Beyond that, I get more value from interacting with the llm by chat. It’s important to have preconfigured personas, and it took me a good 500 words and some trial and error to set those up and get their interaction styles where I need them to be. There’s the “.net runtime expert” the “infrastructure and release mentor”, and on like that. As soon as I feel the least bit stuck or unsure I consult with one of them, possibly in voice mode while going for a little walk. It’s like having the right colleague always available to talk something through, and I now rarely find myself spinning my wheels, bike-shedding, or what have you.
The text interface can also be useful for skipping across complex documentation and/or learning. Example: you can ask GPT-4 to "decode 0xdf 0xf8 0x44 0xd0 (thumb 2 assembly for arm cortex-m)" => this will tell you what instruction is encoded, what it does and even how to cajole your toolchain into providing that same information.
If you are an experienced developer already, with a clear goal and understanding, LLMs tend to be less helpful in my experience (the same way that a mentor you could ask random bullshit would be more useful to a junior than a senior dev)
or it will hallucinate something that's completely wrong but you won't notice it
If you can beat copilot in a typing race then you’re probably well within your comfort zone. It works best when working on things that you’re less confident at - typing speed doesn’t matter when you have to stop to think.

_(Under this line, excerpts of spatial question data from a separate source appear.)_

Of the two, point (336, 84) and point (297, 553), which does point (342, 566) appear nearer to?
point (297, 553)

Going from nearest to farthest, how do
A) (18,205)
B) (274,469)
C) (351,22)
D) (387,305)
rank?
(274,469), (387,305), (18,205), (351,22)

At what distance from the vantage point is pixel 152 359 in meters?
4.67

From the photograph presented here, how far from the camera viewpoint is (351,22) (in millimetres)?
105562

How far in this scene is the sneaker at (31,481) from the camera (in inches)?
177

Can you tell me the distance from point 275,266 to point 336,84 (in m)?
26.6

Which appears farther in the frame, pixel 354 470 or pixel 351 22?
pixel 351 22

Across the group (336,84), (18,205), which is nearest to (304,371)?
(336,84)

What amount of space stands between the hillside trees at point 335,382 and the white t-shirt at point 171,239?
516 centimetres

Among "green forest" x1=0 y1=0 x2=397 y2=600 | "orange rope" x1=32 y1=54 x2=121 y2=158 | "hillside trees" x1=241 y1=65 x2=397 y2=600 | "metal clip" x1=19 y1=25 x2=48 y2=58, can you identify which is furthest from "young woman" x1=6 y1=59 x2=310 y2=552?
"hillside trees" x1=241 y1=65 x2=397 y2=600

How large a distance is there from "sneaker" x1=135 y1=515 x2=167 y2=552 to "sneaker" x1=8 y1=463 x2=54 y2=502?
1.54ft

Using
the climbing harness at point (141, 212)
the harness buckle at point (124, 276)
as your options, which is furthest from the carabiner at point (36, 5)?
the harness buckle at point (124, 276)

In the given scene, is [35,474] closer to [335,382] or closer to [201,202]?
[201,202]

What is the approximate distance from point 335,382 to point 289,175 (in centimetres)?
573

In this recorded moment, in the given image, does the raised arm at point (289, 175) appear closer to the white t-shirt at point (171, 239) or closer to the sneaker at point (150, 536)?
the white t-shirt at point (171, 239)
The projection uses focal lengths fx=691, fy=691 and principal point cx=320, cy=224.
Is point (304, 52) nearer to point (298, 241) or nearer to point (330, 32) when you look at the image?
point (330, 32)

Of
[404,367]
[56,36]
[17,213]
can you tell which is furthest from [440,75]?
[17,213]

LLM outputs aren't always perfect, but that doesn't stop them from being extremely helpful and massively increasing my productivity.
They help me to get things done with the tech I'm familiar with much faster, get things done with tech I'm unfamiliar with that I wouldn't be able to do before, and they are extremely helpful for learning as well.
Also, I've noticed that using them has made me much more curious. I'm asking so many new questions now, I've had no idea how many things I was casually curious about, but not curious enough to google.
There is an old documentary of the final days of typesetters for newspapers. These were the (very skilled) people who rapidly put each individual carved steel character block into the printing frame in order print thousands of page copies. Many were incredulous that a machine could ever replicate their work.
I don't think programmers are going to go away, but I do think those juicy salaries and compensation packages will.
So same programmer with the same 8h of workday will be able to output more value.
Some will undoubtably transition to broader based business consultancy services. For those unable or unwilling to do so the future is bleak.
I think that's inevitable with or without LLMs in the mix. I also think the industry as a whole will be better for it.